# 'Gay Manor



## Infraredd (Nov 19, 2018)

The Barry family built this manor house in the 16th century. It has an E-shaped plan with gabled wings and a battlemented central porch.In it's Elizabethan form it remained unaltered until the 19th century but by 1809 it was in a neglected state. In the 1880s the house was divided into two tenements but in 1887 it was gutted by fire. It has never been restored and remains an ivy-clad ruin with a sheep crap carpet. (Abridged Wikipedia)

Pics 










































Few more here....https://www.flickr.com/photos/infraredd/albums/72157703702235994
Thanks for looking.


----------



## HughieD (Nov 19, 2018)

Always love your pics Infrared.


----------



## BikinGlynn (Nov 19, 2018)

Very nice, loving your 4th pic particularly!


----------



## Sabtr (Nov 19, 2018)

There are old maps of Newcastle and the surrounding area. Back when this building was built, only a handful owned the land surrounding the city here - I'll bet they looked just like the house in these buildings. In full colour that is!

I kinda like the feel of the images here. Works well with the old building. Would definitely make for a dramatic framed photo on a wall.
Could you tell me a little about your camera please??


----------



## Infraredd (Nov 19, 2018)

Sausage said:


> There are old maps of Newcastle and the surrounding area. Back when this building was built, only a handful owned the land surrounding the city here - I'll bet they looked just like the house in these buildings. In full colour that is!
> 
> I kinda like the feel of the images here. Works well with the old building. Would definitely make for a dramatic framed photo on a wall.
> Could you tell me a little about your camera please??

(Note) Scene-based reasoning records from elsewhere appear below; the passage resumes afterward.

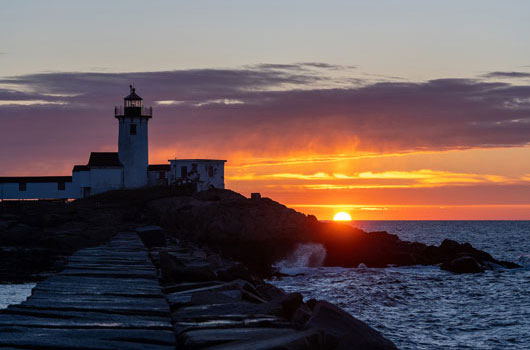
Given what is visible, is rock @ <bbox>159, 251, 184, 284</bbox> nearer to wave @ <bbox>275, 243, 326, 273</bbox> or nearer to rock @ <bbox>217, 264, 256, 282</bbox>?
rock @ <bbox>217, 264, 256, 282</bbox>

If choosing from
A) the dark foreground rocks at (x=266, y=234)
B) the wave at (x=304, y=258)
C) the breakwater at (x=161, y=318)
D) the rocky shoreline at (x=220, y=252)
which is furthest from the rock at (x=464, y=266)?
the breakwater at (x=161, y=318)

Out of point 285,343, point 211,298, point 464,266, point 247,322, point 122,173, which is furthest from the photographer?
point 122,173

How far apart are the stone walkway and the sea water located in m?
10.7

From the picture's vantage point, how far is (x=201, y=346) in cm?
732

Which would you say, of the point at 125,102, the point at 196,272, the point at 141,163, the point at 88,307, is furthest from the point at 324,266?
the point at 88,307

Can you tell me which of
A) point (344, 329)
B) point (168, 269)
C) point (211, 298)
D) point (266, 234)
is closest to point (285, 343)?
point (344, 329)

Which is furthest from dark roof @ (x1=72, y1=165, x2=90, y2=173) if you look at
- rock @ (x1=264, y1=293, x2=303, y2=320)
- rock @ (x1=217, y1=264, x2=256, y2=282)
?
rock @ (x1=264, y1=293, x2=303, y2=320)

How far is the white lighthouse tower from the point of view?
64.2 meters

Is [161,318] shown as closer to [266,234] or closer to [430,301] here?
[430,301]

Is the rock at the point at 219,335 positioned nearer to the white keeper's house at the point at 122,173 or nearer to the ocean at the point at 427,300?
the ocean at the point at 427,300

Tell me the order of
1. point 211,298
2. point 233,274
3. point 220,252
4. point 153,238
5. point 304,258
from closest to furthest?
point 211,298, point 233,274, point 153,238, point 220,252, point 304,258

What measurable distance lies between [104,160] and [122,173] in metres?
2.31

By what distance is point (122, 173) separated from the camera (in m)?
64.1

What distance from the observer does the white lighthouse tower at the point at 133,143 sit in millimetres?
64250
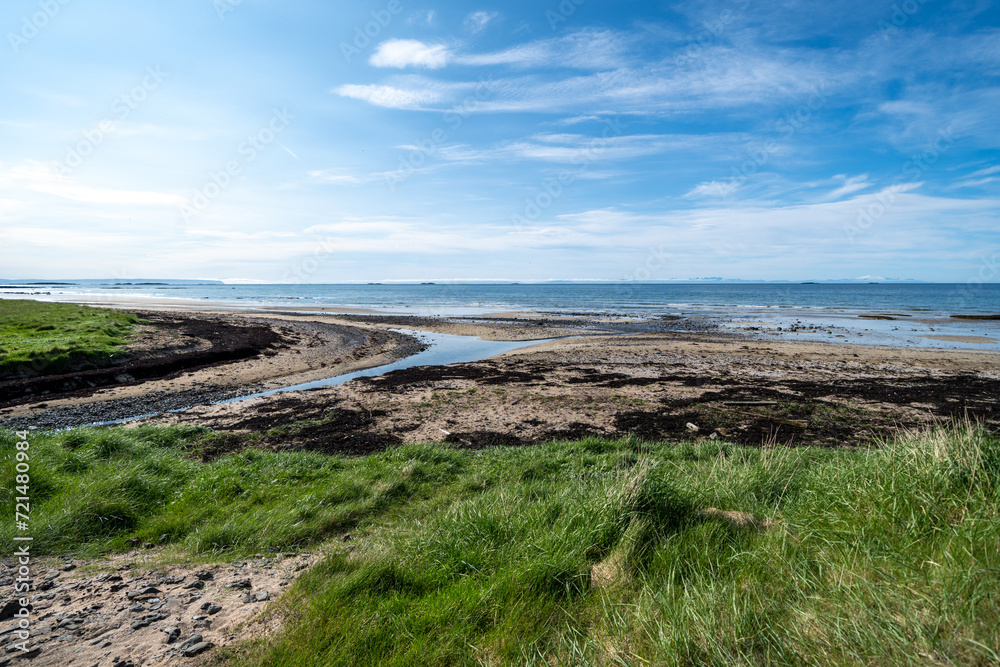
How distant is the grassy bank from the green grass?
15.7m

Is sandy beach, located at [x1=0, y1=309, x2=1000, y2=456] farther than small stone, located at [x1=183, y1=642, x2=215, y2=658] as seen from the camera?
Yes

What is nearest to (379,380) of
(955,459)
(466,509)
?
(466,509)

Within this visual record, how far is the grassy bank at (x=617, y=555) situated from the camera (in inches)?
110

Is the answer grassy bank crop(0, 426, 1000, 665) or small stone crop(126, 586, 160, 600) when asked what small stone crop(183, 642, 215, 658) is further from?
small stone crop(126, 586, 160, 600)

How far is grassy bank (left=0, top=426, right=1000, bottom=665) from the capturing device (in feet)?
9.16

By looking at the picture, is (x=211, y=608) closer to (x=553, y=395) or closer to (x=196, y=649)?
(x=196, y=649)

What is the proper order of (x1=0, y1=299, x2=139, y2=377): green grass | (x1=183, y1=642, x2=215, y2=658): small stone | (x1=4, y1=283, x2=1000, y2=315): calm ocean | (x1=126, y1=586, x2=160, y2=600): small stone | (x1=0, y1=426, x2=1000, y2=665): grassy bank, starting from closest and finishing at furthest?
1. (x1=0, y1=426, x2=1000, y2=665): grassy bank
2. (x1=183, y1=642, x2=215, y2=658): small stone
3. (x1=126, y1=586, x2=160, y2=600): small stone
4. (x1=0, y1=299, x2=139, y2=377): green grass
5. (x1=4, y1=283, x2=1000, y2=315): calm ocean

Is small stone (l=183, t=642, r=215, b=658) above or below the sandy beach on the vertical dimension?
above

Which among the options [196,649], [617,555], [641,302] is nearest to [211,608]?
[196,649]

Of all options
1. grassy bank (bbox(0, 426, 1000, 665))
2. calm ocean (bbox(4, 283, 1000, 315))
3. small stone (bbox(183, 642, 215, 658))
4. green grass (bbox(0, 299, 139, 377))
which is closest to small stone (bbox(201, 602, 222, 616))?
small stone (bbox(183, 642, 215, 658))

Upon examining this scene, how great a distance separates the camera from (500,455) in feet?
30.4

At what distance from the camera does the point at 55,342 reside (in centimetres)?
2067

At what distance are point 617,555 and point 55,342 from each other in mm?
27177

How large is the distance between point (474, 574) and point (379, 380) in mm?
15774
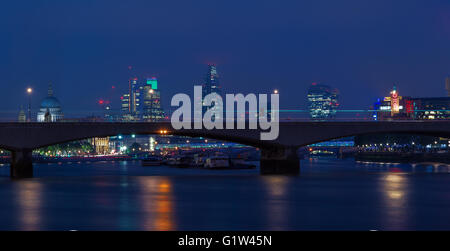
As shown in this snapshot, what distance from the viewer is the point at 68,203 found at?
167ft

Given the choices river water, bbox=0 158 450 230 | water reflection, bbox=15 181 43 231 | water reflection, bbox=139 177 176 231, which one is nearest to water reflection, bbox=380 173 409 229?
river water, bbox=0 158 450 230

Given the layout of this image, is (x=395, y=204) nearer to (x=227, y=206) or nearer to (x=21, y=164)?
(x=227, y=206)

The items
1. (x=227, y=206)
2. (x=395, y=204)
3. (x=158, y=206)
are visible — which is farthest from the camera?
(x=395, y=204)

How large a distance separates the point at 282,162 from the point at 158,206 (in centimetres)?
4141

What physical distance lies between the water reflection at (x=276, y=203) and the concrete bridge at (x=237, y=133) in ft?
34.9

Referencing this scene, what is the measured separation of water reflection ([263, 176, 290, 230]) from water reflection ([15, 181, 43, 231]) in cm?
1254

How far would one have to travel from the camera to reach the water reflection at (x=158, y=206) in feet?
126

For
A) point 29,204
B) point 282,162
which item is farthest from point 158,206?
point 282,162

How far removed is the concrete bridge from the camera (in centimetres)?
7938

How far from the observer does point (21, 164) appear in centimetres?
7975

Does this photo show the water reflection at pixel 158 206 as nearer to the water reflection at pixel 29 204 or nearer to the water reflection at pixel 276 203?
the water reflection at pixel 276 203

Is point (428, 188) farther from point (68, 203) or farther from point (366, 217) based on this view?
point (68, 203)
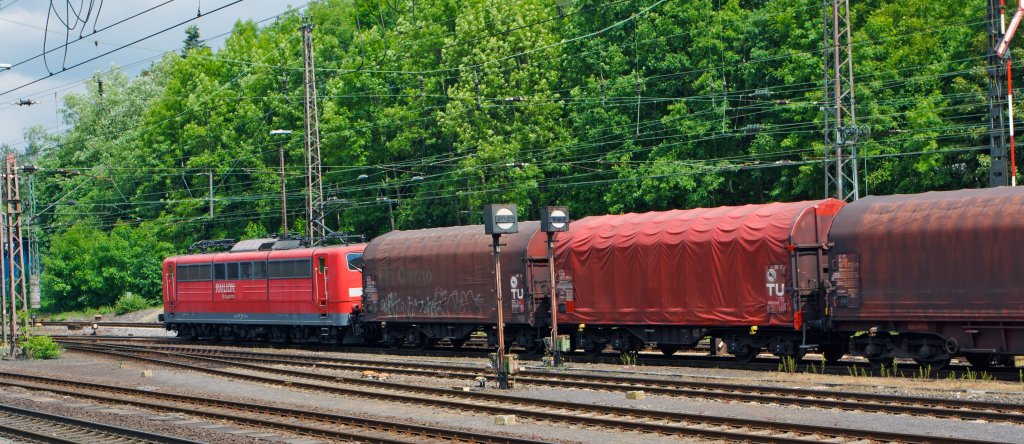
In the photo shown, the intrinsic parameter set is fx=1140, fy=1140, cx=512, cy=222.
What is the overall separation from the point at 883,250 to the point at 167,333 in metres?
39.1

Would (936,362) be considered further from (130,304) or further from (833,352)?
(130,304)

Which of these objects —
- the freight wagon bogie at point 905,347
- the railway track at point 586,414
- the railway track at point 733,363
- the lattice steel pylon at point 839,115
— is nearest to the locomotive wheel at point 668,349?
the railway track at point 733,363

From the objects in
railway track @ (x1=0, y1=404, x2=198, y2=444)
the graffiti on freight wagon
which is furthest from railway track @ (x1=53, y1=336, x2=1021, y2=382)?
railway track @ (x1=0, y1=404, x2=198, y2=444)

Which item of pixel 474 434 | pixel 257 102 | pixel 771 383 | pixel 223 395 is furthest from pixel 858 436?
pixel 257 102

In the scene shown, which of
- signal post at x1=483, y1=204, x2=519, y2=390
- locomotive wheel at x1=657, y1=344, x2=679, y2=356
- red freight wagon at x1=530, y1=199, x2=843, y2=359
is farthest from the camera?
locomotive wheel at x1=657, y1=344, x2=679, y2=356

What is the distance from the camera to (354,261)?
35094 millimetres

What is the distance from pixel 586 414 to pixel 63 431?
8.40 metres

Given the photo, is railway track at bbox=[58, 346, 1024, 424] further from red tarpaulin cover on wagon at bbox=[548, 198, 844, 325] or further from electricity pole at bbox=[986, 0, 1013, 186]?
electricity pole at bbox=[986, 0, 1013, 186]

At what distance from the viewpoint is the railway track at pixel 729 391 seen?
52.3 feet

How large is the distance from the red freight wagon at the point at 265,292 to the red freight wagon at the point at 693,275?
9187 millimetres

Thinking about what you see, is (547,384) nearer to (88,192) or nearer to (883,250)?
(883,250)

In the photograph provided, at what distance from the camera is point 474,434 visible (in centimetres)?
1527

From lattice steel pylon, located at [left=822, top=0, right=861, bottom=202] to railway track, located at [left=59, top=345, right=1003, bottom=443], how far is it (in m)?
18.5

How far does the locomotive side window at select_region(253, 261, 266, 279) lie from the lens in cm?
3806
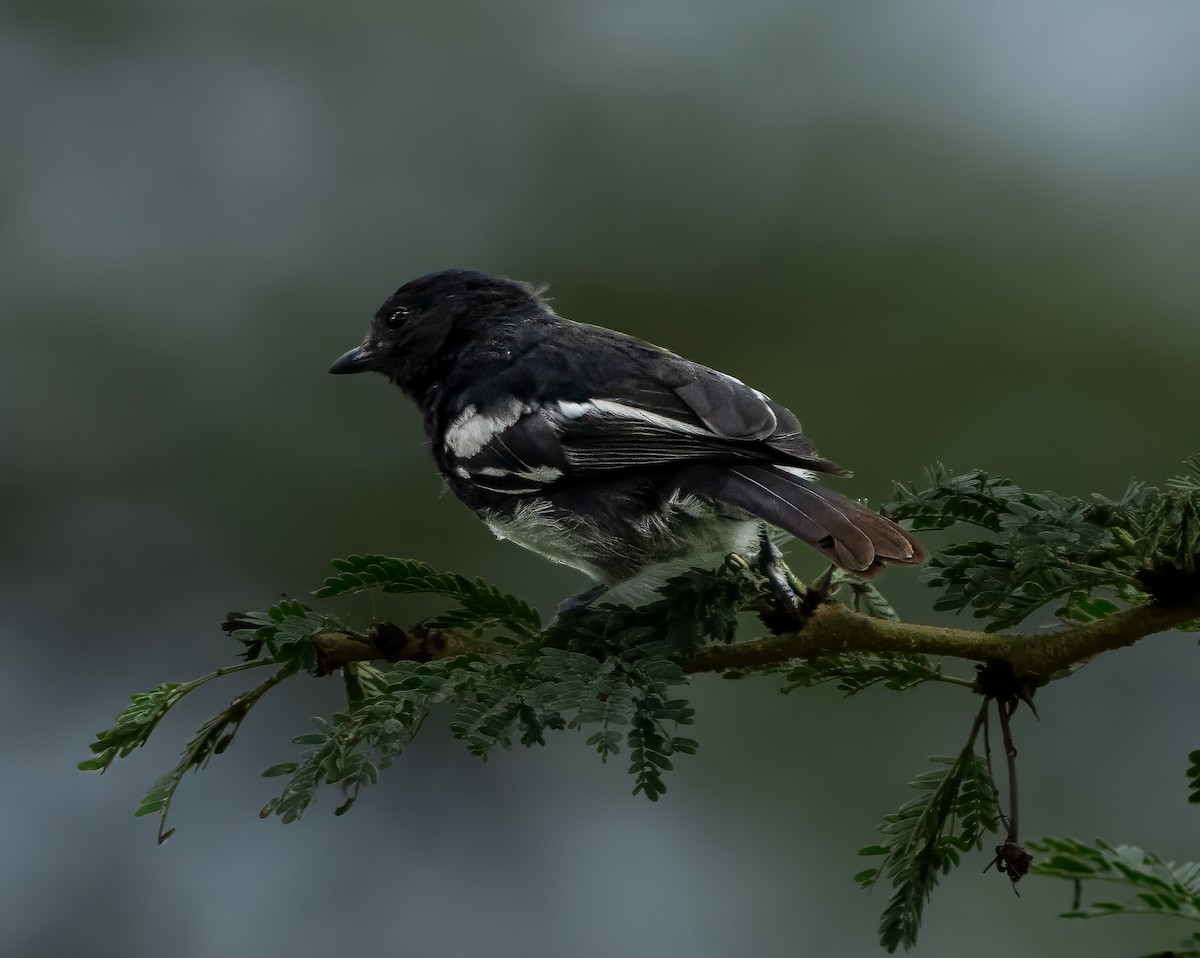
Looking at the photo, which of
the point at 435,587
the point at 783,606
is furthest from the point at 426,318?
the point at 783,606

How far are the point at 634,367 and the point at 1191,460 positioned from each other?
1.80 meters

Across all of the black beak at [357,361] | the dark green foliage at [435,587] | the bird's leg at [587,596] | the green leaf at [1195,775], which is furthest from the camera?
the black beak at [357,361]

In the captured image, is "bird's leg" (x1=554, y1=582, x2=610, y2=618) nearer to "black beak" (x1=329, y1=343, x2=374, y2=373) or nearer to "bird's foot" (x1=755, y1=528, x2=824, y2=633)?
"bird's foot" (x1=755, y1=528, x2=824, y2=633)

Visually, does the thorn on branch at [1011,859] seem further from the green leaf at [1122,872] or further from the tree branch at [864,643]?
the green leaf at [1122,872]

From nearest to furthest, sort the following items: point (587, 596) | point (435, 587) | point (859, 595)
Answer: point (435, 587) → point (859, 595) → point (587, 596)

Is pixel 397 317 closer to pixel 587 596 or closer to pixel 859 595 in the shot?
pixel 587 596

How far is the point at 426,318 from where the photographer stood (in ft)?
14.2

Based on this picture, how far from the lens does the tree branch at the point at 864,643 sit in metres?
1.94

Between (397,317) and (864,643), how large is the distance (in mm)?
2606

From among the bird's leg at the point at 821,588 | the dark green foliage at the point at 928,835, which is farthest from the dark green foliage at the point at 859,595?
the dark green foliage at the point at 928,835

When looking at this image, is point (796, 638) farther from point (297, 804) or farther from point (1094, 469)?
point (1094, 469)

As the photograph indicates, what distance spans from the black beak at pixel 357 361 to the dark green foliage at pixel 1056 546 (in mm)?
2536

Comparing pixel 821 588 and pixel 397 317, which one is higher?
pixel 397 317

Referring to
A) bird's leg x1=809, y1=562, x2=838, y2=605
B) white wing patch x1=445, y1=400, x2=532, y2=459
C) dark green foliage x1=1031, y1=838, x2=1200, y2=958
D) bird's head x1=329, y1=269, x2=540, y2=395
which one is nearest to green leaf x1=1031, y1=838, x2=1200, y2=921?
dark green foliage x1=1031, y1=838, x2=1200, y2=958
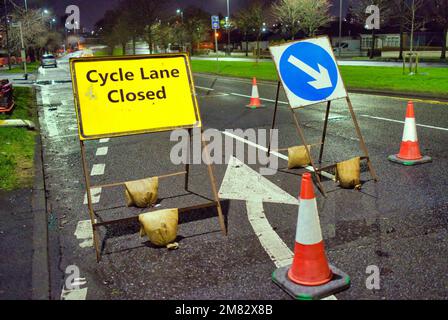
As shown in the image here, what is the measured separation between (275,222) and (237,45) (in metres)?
109

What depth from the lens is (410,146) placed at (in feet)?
23.2

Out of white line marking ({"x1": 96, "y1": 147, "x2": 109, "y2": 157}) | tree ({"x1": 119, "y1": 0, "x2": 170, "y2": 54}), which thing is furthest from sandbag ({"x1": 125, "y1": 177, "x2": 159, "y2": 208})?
tree ({"x1": 119, "y1": 0, "x2": 170, "y2": 54})

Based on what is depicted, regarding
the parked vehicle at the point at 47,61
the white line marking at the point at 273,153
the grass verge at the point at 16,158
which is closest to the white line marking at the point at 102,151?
the grass verge at the point at 16,158

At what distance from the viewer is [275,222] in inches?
193

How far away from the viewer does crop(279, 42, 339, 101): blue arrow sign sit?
6027 millimetres

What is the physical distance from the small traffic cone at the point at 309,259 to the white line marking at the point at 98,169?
4.26m

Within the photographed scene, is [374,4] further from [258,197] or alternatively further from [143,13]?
[258,197]

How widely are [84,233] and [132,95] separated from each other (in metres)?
1.50

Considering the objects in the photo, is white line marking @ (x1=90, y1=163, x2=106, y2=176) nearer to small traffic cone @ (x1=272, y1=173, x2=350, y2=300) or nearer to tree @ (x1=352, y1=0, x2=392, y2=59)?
small traffic cone @ (x1=272, y1=173, x2=350, y2=300)

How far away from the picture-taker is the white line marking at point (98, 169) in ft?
23.3

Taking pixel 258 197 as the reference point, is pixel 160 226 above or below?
above

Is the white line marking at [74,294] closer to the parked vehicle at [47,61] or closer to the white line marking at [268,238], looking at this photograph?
the white line marking at [268,238]

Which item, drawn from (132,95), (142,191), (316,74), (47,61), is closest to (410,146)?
(316,74)

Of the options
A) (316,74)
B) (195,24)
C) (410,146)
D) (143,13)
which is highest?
(195,24)
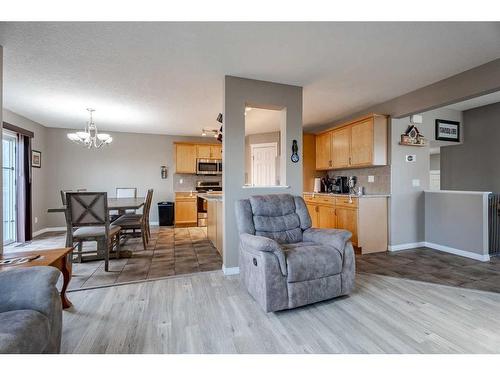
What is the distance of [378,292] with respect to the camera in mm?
2365

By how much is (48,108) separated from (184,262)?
12.2ft

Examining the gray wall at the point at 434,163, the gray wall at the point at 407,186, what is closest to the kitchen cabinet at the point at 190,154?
the gray wall at the point at 407,186

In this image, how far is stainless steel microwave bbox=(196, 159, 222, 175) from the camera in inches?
258

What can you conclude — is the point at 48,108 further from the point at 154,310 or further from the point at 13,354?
the point at 13,354

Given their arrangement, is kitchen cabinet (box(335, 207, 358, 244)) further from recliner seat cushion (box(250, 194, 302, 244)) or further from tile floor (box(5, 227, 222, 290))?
tile floor (box(5, 227, 222, 290))

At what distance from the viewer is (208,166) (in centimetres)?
662

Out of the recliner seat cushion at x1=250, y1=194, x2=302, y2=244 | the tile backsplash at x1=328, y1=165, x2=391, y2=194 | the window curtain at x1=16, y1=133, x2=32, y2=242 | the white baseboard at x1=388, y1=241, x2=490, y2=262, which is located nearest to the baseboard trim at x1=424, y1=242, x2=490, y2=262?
the white baseboard at x1=388, y1=241, x2=490, y2=262

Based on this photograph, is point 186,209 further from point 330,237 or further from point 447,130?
point 447,130

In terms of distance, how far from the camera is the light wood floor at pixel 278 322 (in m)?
1.58

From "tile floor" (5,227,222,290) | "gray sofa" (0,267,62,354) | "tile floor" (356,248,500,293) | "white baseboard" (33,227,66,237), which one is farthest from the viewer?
"white baseboard" (33,227,66,237)

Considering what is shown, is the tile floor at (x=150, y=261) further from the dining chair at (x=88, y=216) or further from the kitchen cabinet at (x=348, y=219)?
the kitchen cabinet at (x=348, y=219)

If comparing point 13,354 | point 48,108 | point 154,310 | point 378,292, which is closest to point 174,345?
point 154,310

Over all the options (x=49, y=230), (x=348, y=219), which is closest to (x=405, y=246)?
(x=348, y=219)

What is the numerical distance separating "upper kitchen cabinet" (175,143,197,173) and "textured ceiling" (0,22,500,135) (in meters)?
2.43
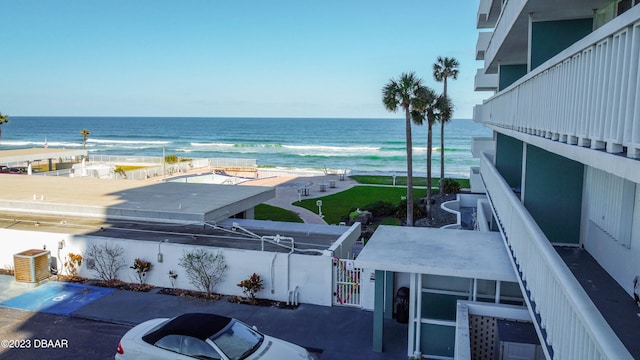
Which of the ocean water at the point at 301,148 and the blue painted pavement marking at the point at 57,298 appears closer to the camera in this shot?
the blue painted pavement marking at the point at 57,298

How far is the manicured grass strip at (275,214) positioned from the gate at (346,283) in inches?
487

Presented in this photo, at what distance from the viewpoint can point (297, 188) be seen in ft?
123

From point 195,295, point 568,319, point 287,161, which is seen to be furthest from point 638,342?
point 287,161

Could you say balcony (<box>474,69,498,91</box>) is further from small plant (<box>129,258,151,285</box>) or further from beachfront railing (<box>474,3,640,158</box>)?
small plant (<box>129,258,151,285</box>)

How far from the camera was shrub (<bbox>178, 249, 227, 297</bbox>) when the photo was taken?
14195 millimetres

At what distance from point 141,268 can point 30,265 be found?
324 cm

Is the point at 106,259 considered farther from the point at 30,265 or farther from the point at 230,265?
the point at 230,265

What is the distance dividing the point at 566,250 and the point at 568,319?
3986 mm

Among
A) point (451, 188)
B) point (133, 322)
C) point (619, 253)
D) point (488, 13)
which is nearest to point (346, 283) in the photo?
point (133, 322)

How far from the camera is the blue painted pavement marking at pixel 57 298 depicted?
13.2 meters

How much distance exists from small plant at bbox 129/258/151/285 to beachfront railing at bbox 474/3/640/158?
11.6 meters

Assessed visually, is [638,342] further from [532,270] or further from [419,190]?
[419,190]

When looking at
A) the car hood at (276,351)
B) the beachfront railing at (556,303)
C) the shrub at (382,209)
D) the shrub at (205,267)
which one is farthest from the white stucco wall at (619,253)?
the shrub at (382,209)

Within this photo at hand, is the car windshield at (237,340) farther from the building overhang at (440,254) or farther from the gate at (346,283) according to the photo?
the gate at (346,283)
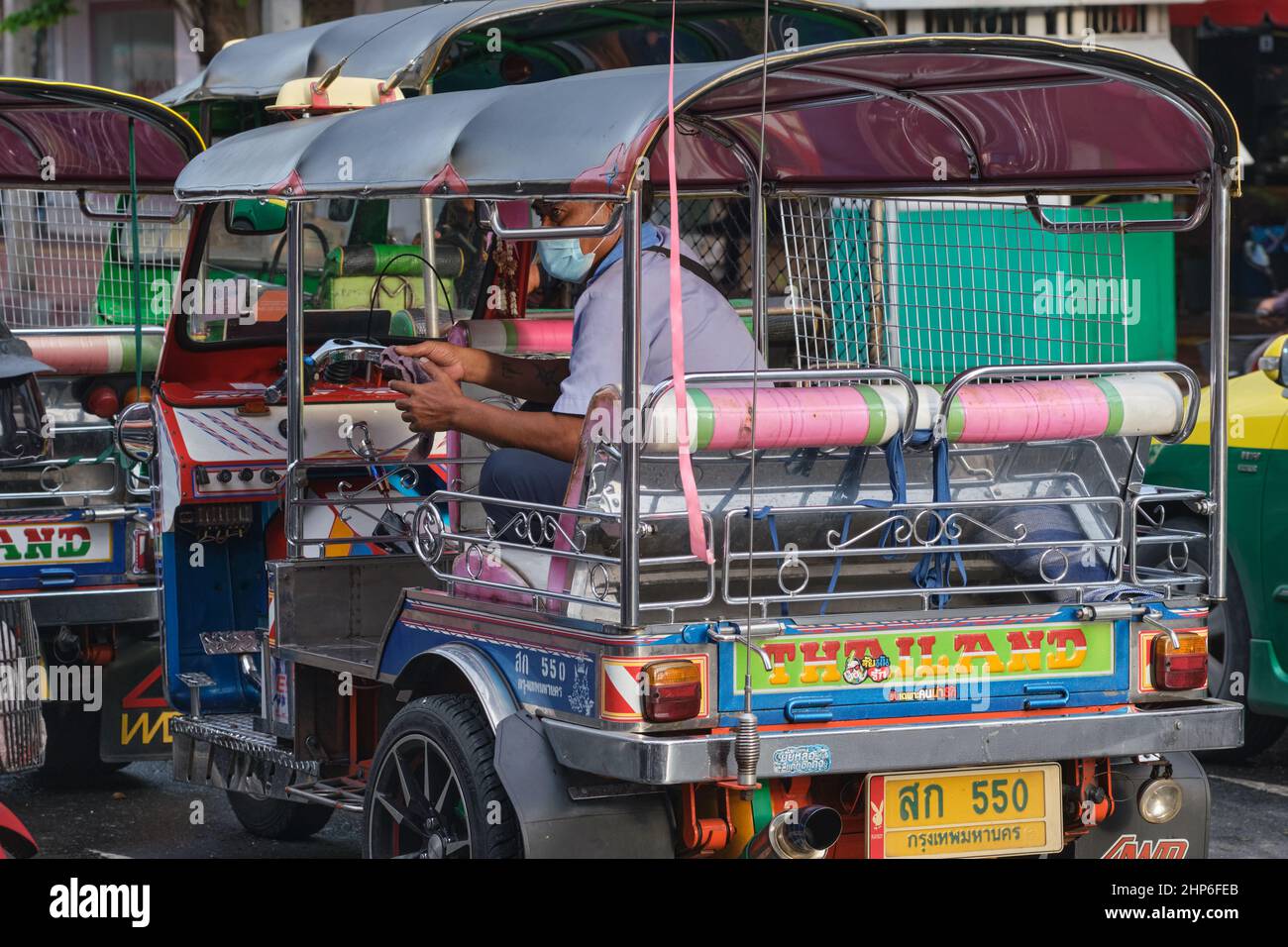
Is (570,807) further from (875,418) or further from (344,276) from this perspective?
(344,276)

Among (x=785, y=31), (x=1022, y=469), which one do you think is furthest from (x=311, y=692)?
(x=785, y=31)

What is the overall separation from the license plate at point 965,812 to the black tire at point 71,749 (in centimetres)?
360

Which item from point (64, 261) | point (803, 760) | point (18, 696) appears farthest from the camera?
point (64, 261)

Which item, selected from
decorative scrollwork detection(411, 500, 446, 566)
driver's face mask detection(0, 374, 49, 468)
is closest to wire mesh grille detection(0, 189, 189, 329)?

It's south west of Oxford ..... The camera is an infra red 680nm converted Nikon D80 bought off e-bay


----------



## cogito (Nov 19, 2018)

Every time I see one of your reports it makes me want to dig out my old D90 and get it converted. 

Love it, cheers!


----------



## Mikeymutt (Nov 19, 2018)

Beautiful as always.nice to see more off the infrared pics


----------



## krela (Nov 20, 2018)

Perfect location for some IR photography, beautiful.


----------



## The Wombat (Nov 22, 2018)

Always nice to see your reports
Stunning photos, as always


----------